UN DANS LE CHRIST » (Ga 3/28, 29)

... UN, neutre ou masculin ?

 

par le père Éloi O.S.B.

 

 

renons le texte un peu plus haut, au verset 26. « En effet, fils de Dieu vous l’êtes tous par le moyen de la foi, (et cela) DANS le Christ–Jésus » (Dans : incorporés à lui, fils dans le Fils). « En effet, vous tous qui avez été baptisés (plongés dans... avec mouvement) dans le Christ–Jésus, c’est le Christ que vous avez revêtu. Il n’y a plus ni Juif, ni Grec, ni esclave, ni homme libre, il n’y a plus mâle ni femelle, vous êtes tous UN dans le Christ–Jésus. » C’est ce petit mot UN qui pose un problème. Saint Jérôme sans doute fut un peu pressé de traduire en latin le texte grec, en se fiant au sens le plus facile. Il a mis UNUM, le neutre... Vous êtes tous UN, une seule réalité incorporée vitalement au Christ. Or le texte grec, lui, le texte original, a le masculin et le sens est : vous êtes tous une réalité masculine dans le Christ . Cela peut paraître étrange à cause de ce qui précède : « il n’y a plus ni mâle ni femelle. » Il faut comprendre ainsi : « Juif et païen, esclave et homme libre, homme et femme sont à égalité de droits pour et par leur incorporation au Christ qui, lui, est un homme et non une femme. »

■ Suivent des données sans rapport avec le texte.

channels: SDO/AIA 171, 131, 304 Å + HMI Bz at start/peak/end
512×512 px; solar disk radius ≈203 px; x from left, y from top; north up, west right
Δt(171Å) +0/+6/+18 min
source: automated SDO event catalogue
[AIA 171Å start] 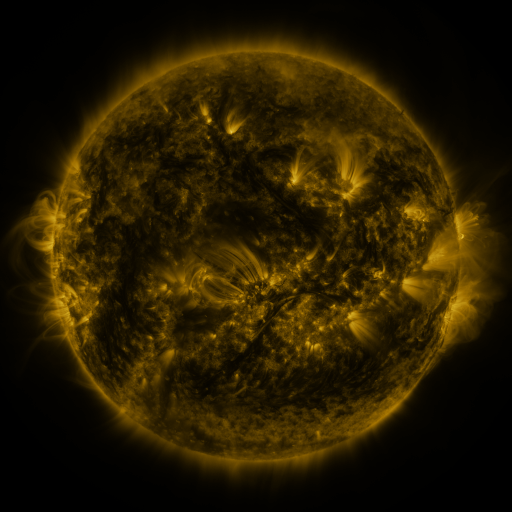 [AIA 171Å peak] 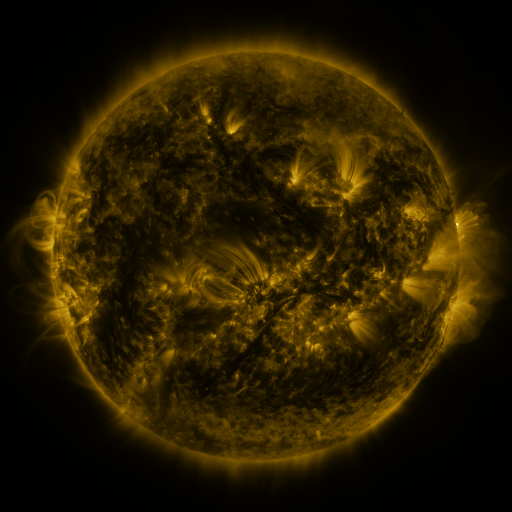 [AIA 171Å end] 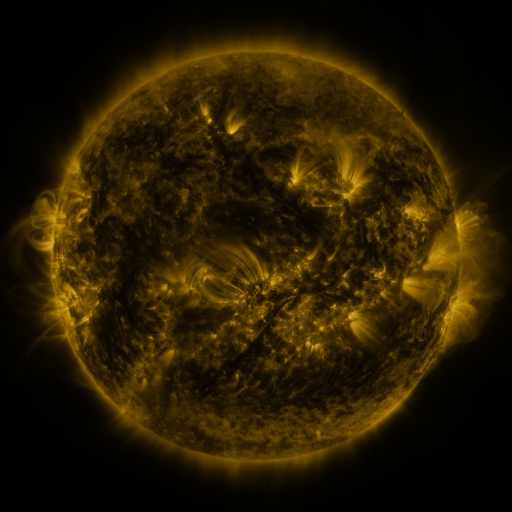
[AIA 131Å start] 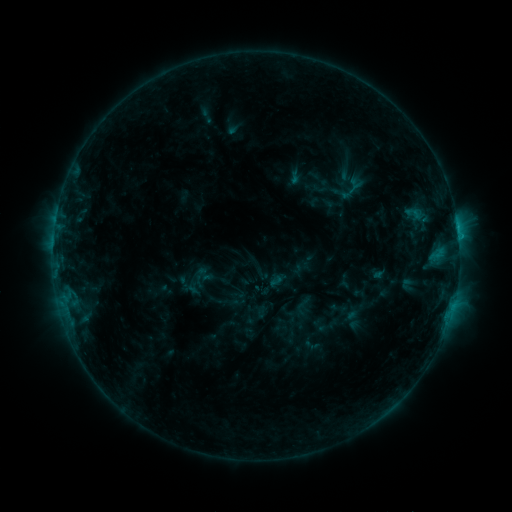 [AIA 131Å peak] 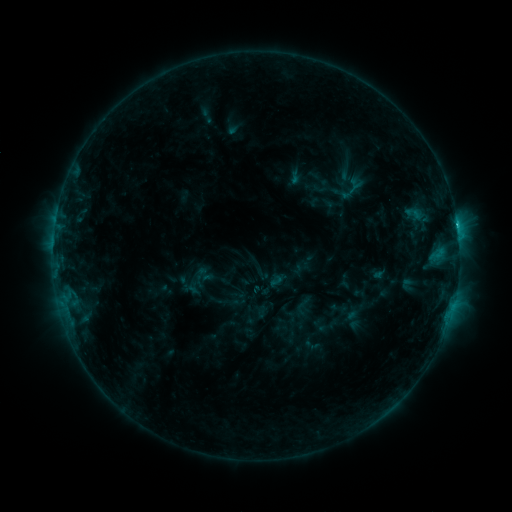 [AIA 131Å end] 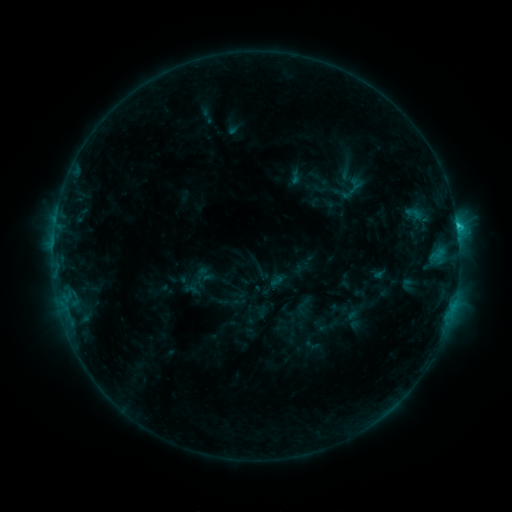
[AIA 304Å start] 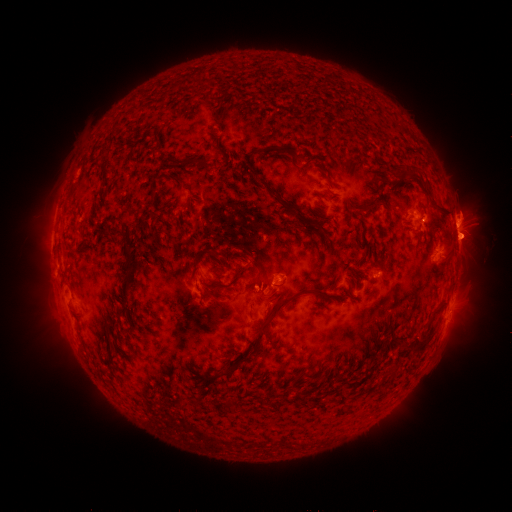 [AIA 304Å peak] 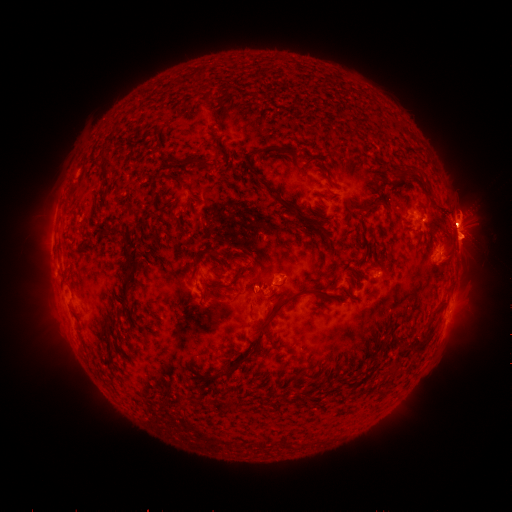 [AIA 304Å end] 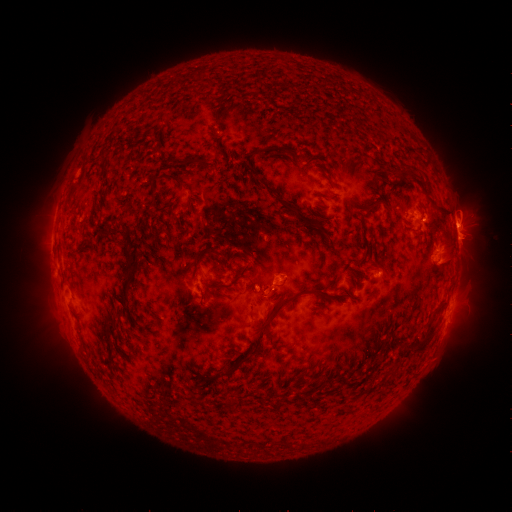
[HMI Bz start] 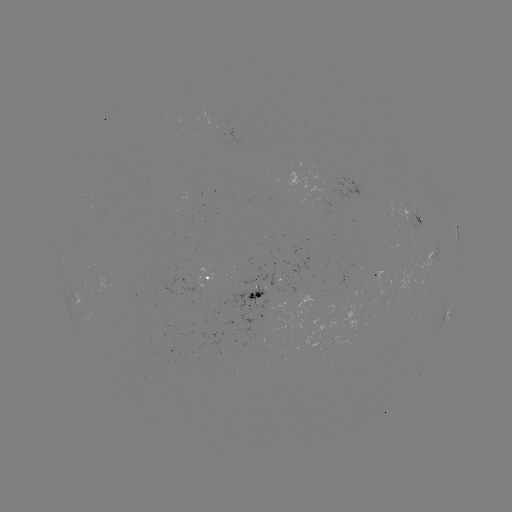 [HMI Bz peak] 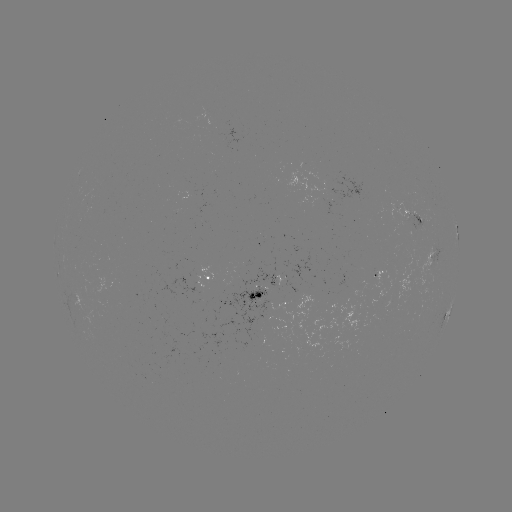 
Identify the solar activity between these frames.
C2.6 flare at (457, 227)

Cette pensée se retrouve ailleurs chez le même apôtre ; elle fait donc partie de sa synthèse théologique, de cette connaissance extraordinaire du Mystère du Christ qu’il reconnaît avoir reçue plus que les autres, éminemment.

 

Prenons l’épître aux Ephésiens. Au chapitre IV verset 4, saint Paul nous place devant ce mystère d’unité des chrétiens dans le Christ. Sous le Christ–Chef, un SEUL CORPS vivant rassemblé (dont nous sommes les membres. Nous dirions aujourd’hui les cellules). Un SEUL CORPS vivant construit et animé par l’unique Esprit. UN SEUL CORPS, UN SEUL ESPRIT. (1 Cor 12/13 : « Vous avez été baptisés en un unique ESPRIT pour donner un seul CORPS »).

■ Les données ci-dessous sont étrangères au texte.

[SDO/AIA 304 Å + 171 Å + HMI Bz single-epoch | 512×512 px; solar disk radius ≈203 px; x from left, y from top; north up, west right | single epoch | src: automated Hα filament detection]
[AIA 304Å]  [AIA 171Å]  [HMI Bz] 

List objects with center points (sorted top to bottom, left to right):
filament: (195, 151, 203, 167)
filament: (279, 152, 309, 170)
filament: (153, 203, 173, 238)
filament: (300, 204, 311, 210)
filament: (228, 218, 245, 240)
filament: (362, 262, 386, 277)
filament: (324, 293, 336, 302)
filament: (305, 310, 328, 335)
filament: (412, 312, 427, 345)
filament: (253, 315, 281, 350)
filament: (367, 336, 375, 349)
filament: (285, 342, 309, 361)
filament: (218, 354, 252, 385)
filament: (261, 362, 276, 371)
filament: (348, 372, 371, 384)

Saint Paul poursuit : « une UNIQUE ESPÉRANCE, un UNIQUE SEIGNEUR (le Christ), une UNIQUE FOI, un UNIQUE BAPTÊME, ENFIN UN SEUL DIEU QUI EST LE Père de tous. » Dans ce corps, chaque chrétien a une vocation personnelle, unique. Comme dans un organisme, il y a des fonctions diverses qui concourent au bien de l’ensemble. Au verset 2, l’Apôtre les énumère. Au verset 12, il nous dit que le but de tout ce travail est « l’édification du corps du Christ ». Un corps, une ÉGLISE, qui ne sont pas encore achevés. « Tout concourt au bien de ceux qui entrent dans ce projet de Dieu » Rom 8/18. L’Apôtre voit cette entrée comme une urgence, c’est pourquoi il parle de courir pour ce rassemblement. En fait, c’est saint Jérôme qui emploie “courir”, le texte grec signifie “aboutir”, “venir à terme”. Mais comment “signifier” ce terme, comment le présenter ? Au verset 13, comment se présente le Christ–Total achevé, sous quelle “icône” ? Nous allons rejoindre ici le texte des Galates. Le Christ–Total achevé ? VIR PERFECTUS : un homme du sexe masculin, parfait, achevé. Achevé parce qu’ayant atteint son état adulte, « à la mesure de l’âge de la plénitude du Christ ».

 

L’harmonie entre les textes est parfaite : vous êtes tous UN (au masculin) dans le Christ... puisque cette incorporation doit donner au terme un “homme parfait”. Dans ce Christ glorieux, éternellement établi dans sa perfection, il n’y a plus « ni mâle, ni femelle », ni homme, ni femme, puisque toutes les hiérarchies créées sont assumées et simplifiées, à égalité de participation au don de la grâce puis de la gloire. Mais le résultat sera masculin. Le même principe peut être appliqué aux autres hiérarchies du texte des Galates : les païens seront élevés à la dignité de Fils de l’Israël spirituel, les esclaves élevés à la dignité d’hommes libres « de cette liberté dont le Christ nous a libérés » Ga 4/31.

 

En ce qui regarde masculinité et féminité, il faut nous reporter à l’origine, à la création du premier couple humain. L’homme est créé d’abord, pour lui–même, ensuite la femme est tirée de l’homme comme une aide, à son image. La féminité ne s’ajoute pas à la masculinité : elle en est tirée. Dans le mystère du Christ, à un niveau définitif et parfait, la féminité est réassumée dans la masculinité. Il n’y a plus ni homme, ni femme, mais une seule réalité masculine, le Christ. Il faut revenir, pour la préciser, à une doctrine courante : l’Église est tirée du flanc de son époux, le nouvel Adam, endormi dans la mort. Elle sort de son cœur ouvert de la même manière qu’Eve est sortie du côté d’Adam. Est–ce juste ? Ce qui sort du Christ, c’est le sang et l’eau dans lesquels les Pères ont vu avec raison les sacrements du baptême et de l’eucharistie, sacrements qui font l’Église. Qui FONT l’Église ? C’est–à–dire qui la FONT ENTRER dans le Christ, s’y incorporer. L’Église n’a pas à sortir du Christ pour se juxtaposer à lui, elle a dû s’y incorporer vitalement. Alors, la féminité est réassumée dans la masculinité, en sorte que le Christ soit “Tout en tous”.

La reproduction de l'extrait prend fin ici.